■ PAGE TEXT:

----------------

Thursday, July 05, 2007

DNA tests may ID mummy as pharaoh Tuthmosis

State Information Service


The Supreme Council of Antiquities (SCA) decided to conduct laboratory tests on one of the unknown mummies in the tomb of King "Citi I" with the purpose of determining whether it belongs to the King Thutmose I or not. This came after the mummy believed to be of King Thutmose I withdrawn from the Royal Mummies Hall in the Egyptian Museum as archeologists discovered that it is not his mummy. Dr. Zahi Hawwas, SCA Secretary General, said on 3/7/2007 that the DNA analyses on the unknown mummy will be compared to the analyses made on the members of the family of the king including Hatshepsut, Thutmose II and Thutmose III. Hawwas added that after archeologists have confirmed that the mummy of King "Thutmose I" is not for him following the DNA analyses, the mummy withdrawn from the Royal Mummies Hall in the Egyptian Museum and a specialized Egyptian team of archeologists and technicians will start search for the mummy of King Thutmose I.





CNN


Egypt will run DNA tests on an unidentified mummy to determine whether it is the pharaoh Tuthmosis I, who ruled over a period of military expansion and extensive construction, state news agency MENA said on Tuesday.

Egypt's chief archaeologist Zahi Hawass said the findings would be compared with DNA from mummies of known members of Tuthmosis's family, including Queen Hatshepsut, whose mummy was identified last week, and Kings Tuthmosis II and III, according to MENA.

Hawass said on Wednesday that he had recently concluded that a mummy once assumed to be that of Tuthmosis I was not in fact his, but belonged to a much younger man who died from an arrow wound.

----------------

■ MATERIAL PROVIDED:
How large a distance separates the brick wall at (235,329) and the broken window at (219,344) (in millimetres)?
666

----------------

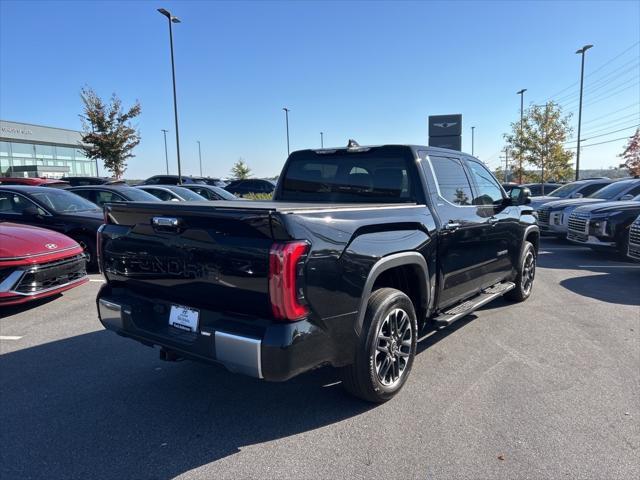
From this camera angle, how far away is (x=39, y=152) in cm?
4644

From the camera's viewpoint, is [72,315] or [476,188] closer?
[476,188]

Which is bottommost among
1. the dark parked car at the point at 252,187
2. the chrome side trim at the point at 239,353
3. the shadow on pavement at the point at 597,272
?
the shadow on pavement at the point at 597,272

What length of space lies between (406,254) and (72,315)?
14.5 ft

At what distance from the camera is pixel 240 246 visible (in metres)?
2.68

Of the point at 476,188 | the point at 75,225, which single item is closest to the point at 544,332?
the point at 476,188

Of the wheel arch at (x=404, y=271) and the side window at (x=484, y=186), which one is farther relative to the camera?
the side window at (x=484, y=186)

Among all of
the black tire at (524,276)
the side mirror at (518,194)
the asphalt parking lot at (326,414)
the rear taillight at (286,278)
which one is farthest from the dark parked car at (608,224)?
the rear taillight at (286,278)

----------------

■ YOUR TASK: Repeat word for word the part of the mummy news text above from "Hawass said on" to "an arrow wound.".

■ EXERCISE RESPONSE:
Hawass said on Wednesday that he had recently concluded that a mummy once assumed to be that of Tuthmosis I was not in fact his, but belonged to a much younger man who died from an arrow wound.